According to local reports, Country Garden, which is China’s largest property firm by number of developments, missed its first-ever bond payment on $15.4 million offshore interest payments Wednesday morning. Country Garden has $186 billion of liabilities, making it one of the most indebted property developers in the world.

JP Morgan & Chase Co JPM analyst Karl Chan said that the missed payment would speak a series of defaults on all of its $10 billion in offshore bonds.

Country Garden won agreement among its creditors last month to extend credit terms on eight of its onshore bonds worth 10.8 billion RMB ($1.5 billion), delaying repayments by a further three years.

Country Garden’s junk bonds are trading at around 4 cents on the dollar now, about 20% below what they were last month when the developer warned it may miss further payments.

“The company expects that it won’t be able to meet all of its offshore payment obligations on time, due to a deep correction in China’s home market and its subdued sales,” the company told Bloomberg in a statement Wednesday afternoon.

Meanwhile, rival Evergrande faces liquidation at the end of the month when a court hearing for the embattled developer will decide its fate.

For Evergrande, its $327 billion in liabilities have kicked it into court after the company cancelled planned creditor meetings at the eleventh-hour last month and its founder, Hui Ka Yan, is now facing a criminal investigation by Chinese authorities.

China’s government stepped up support for a select group of struggling property developers last year, of which Country Garden and CIFI Holdings (Group) Company, which also recently defaulted on its offshore debt, were beneficiaries.

The credit rout has splayed values of offshore bonds offered by Chinese developers, most of which have now slumped into distressed territory. Longfor Group Holdings Limited’s LNGPF 2027 3.375% dollar bonds and its 3.85% 2032 dollar bonds have plunged 25% and 30%, respectively, in recent weeks while Monday, bonds of Gemdale Corp and Seazen Group Ltd. SZENF dropped 16% in value.

Why It Matters: Around a third of nearly all Chinese household income is invested in property, roughly the same percentage as that represented in Wednesday’s annual income savings rate. The more that property developers continue to wreak havoc on the local stock market, the worse that is for consumer confidence, too.

The scenario is one which asset managers locally call a death-spiral in which worse property and stock price performance leads to less spending which puts pressure on retailers’ earnings. This cycle is apparent in the increasingly smaller P/E valuations of Chinese shares and in the performance of China tracker funds such as the iShares China Large-Cap FXI which is down 10% year-to-date vs. the S&P 500 ETF Trust SPY, up 14.5% in the same period.
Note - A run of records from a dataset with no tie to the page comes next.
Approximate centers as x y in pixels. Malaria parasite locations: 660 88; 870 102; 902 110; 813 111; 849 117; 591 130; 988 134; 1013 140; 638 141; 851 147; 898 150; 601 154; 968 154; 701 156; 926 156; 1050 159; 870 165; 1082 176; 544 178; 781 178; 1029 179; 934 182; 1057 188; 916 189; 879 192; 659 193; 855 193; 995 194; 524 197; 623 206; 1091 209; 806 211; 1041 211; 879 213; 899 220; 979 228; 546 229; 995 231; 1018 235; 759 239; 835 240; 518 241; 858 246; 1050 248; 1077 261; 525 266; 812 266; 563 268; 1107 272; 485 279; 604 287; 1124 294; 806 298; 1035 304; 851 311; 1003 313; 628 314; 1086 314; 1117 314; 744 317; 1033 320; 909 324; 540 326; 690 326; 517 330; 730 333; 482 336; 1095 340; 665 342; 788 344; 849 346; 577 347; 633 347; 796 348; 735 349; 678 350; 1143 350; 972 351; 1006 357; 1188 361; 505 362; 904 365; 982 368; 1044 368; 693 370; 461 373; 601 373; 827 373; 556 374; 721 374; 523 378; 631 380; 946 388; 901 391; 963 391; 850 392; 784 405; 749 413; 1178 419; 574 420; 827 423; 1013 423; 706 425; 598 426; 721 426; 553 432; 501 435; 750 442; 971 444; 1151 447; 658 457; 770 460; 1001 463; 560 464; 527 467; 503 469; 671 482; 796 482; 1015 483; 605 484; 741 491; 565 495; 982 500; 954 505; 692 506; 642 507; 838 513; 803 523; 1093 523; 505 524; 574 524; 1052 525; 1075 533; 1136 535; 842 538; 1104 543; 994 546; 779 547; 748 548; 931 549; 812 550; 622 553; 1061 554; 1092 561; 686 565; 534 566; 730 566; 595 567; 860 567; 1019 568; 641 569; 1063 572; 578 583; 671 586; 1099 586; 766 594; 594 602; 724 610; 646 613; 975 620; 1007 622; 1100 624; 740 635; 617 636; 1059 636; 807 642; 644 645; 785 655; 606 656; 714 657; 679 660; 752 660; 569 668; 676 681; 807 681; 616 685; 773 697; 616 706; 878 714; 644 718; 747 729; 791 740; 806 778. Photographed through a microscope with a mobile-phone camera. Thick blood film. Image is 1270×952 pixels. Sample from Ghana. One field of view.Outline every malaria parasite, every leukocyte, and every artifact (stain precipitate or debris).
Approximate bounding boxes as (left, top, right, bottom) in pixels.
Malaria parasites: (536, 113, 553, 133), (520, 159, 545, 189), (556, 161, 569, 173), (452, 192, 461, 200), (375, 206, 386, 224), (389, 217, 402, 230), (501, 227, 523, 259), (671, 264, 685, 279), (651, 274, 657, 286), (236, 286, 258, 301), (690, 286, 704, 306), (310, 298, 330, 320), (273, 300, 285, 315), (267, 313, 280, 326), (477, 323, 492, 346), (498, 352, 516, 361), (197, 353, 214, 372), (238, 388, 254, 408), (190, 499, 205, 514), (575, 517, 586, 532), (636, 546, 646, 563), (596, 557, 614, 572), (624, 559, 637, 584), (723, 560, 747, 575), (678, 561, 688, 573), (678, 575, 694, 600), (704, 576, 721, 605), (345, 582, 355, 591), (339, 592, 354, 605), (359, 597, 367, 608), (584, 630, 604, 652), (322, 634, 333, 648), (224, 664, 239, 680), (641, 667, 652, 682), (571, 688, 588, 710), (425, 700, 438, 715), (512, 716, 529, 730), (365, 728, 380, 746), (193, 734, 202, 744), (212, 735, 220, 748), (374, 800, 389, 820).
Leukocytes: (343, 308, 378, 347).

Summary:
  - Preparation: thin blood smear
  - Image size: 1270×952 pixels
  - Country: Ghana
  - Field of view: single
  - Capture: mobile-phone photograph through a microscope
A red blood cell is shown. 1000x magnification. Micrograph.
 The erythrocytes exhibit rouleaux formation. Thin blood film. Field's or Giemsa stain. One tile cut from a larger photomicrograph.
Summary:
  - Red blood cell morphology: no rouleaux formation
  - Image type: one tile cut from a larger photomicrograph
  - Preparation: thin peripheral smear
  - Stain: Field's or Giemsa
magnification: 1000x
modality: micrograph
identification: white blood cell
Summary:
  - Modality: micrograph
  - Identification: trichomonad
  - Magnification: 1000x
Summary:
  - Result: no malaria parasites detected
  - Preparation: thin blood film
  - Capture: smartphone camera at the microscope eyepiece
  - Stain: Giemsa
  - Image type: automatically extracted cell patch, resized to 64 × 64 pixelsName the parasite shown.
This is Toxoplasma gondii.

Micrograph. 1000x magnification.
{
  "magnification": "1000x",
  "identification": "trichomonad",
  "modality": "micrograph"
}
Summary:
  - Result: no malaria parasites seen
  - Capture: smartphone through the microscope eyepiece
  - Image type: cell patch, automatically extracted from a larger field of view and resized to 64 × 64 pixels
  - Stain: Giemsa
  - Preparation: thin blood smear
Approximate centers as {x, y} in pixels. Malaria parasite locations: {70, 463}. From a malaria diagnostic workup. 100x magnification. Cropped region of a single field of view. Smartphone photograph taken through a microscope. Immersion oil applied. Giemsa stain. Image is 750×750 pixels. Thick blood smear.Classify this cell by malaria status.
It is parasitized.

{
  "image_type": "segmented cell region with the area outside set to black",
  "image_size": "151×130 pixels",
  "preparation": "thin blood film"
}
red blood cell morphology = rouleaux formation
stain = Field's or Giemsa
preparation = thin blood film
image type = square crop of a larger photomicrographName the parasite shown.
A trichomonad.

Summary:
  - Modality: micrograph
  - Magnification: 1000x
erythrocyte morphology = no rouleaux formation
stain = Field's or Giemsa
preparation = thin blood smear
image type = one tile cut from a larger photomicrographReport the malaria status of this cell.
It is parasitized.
The extent of liabilities in the Chinese property markets that are hidden in China’s banking and insurance sectors has weighed on stocks the past week as more troubling reports have emerged from the sectors.

To this effect, defaults of large developers are likely to incentivize further plans of government intervention to kick-start Hong Kong and China markets again and cushion the blow of other unknown potential defaults that may be to come.